## YOUR INSTRUCTIONS
Turn the records below into a two-column CSV with the header columns "prompt" and "answer," giving one row per record. Put its text and its answer each in a single quoted field, and replace every line break with a space.
====== SUPPLIED MATERIAL ======
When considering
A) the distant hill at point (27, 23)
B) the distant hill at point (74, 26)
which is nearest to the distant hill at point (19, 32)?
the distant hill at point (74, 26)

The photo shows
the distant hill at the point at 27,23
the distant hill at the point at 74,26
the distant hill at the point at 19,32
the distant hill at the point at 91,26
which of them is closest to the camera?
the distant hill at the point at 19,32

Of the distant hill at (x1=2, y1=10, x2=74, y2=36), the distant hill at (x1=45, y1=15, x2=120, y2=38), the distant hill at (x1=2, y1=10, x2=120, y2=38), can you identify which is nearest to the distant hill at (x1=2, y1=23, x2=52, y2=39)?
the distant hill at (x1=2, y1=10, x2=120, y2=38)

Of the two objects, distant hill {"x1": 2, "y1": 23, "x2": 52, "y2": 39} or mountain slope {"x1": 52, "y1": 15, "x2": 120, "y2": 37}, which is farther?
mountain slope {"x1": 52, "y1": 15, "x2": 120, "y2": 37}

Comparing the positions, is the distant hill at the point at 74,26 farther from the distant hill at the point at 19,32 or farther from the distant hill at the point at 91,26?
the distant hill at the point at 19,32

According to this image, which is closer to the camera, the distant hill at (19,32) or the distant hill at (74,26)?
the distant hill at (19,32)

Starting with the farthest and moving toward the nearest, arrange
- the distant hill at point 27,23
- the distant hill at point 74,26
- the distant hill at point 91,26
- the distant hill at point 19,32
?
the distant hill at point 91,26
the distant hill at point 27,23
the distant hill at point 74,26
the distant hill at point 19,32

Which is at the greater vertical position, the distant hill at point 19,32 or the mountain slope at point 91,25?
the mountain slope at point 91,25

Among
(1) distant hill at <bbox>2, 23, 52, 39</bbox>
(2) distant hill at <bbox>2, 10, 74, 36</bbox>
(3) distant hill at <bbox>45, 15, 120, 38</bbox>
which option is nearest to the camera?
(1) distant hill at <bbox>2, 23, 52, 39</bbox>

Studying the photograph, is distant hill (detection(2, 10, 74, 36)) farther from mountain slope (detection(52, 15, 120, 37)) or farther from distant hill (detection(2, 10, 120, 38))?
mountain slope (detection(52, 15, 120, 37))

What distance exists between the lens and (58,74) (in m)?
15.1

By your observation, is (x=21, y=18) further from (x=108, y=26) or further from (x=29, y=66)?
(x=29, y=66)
======
## SOLUTION TO THE EXERCISE
prompt,answer
"When considering A) the distant hill at point (27, 23) B) the distant hill at point (74, 26) which is nearest to the distant hill at point (19, 32)?","the distant hill at point (74, 26)"
"The photo shows the distant hill at the point at 27,23 the distant hill at the point at 74,26 the distant hill at the point at 19,32 the distant hill at the point at 91,26 which of them is closest to the camera?","the distant hill at the point at 19,32"
"Of the distant hill at (x1=2, y1=10, x2=74, y2=36), the distant hill at (x1=45, y1=15, x2=120, y2=38), the distant hill at (x1=2, y1=10, x2=120, y2=38), can you identify which is nearest to the distant hill at (x1=2, y1=23, x2=52, y2=39)?","the distant hill at (x1=2, y1=10, x2=120, y2=38)"
"Of the two objects, distant hill {""x1"": 2, ""y1"": 23, ""x2"": 52, ""y2"": 39} or mountain slope {""x1"": 52, ""y1"": 15, ""x2"": 120, ""y2"": 37}, which is farther?","mountain slope {""x1"": 52, ""y1"": 15, ""x2"": 120, ""y2"": 37}"
"Comparing the positions, is the distant hill at the point at 74,26 farther from the distant hill at the point at 19,32 or farther from the distant hill at the point at 91,26?","the distant hill at the point at 19,32"
"According to this image, which is closer to the camera, the distant hill at (19,32) or the distant hill at (74,26)?","the distant hill at (19,32)"
"Starting with the farthest and moving toward the nearest, arrange - the distant hill at point 27,23 - the distant hill at point 74,26 - the distant hill at point 91,26 - the distant hill at point 19,32 ?","the distant hill at point 91,26 the distant hill at point 27,23 the distant hill at point 74,26 the distant hill at point 19,32"
"Which is at the greater vertical position, the distant hill at point 19,32 or the mountain slope at point 91,25?","the mountain slope at point 91,25"
"Among (1) distant hill at <bbox>2, 23, 52, 39</bbox> (2) distant hill at <bbox>2, 10, 74, 36</bbox> (3) distant hill at <bbox>45, 15, 120, 38</bbox> which option is nearest to the camera?","(1) distant hill at <bbox>2, 23, 52, 39</bbox>"
"Studying the photograph, is distant hill (detection(2, 10, 74, 36)) farther from mountain slope (detection(52, 15, 120, 37)) or farther from distant hill (detection(2, 10, 120, 38))?","mountain slope (detection(52, 15, 120, 37))"
"What distance exists between the lens and (58,74) (in m)?","15.1"
"By your observation, is (x=21, y=18) further from (x=108, y=26) or further from (x=29, y=66)?","(x=29, y=66)"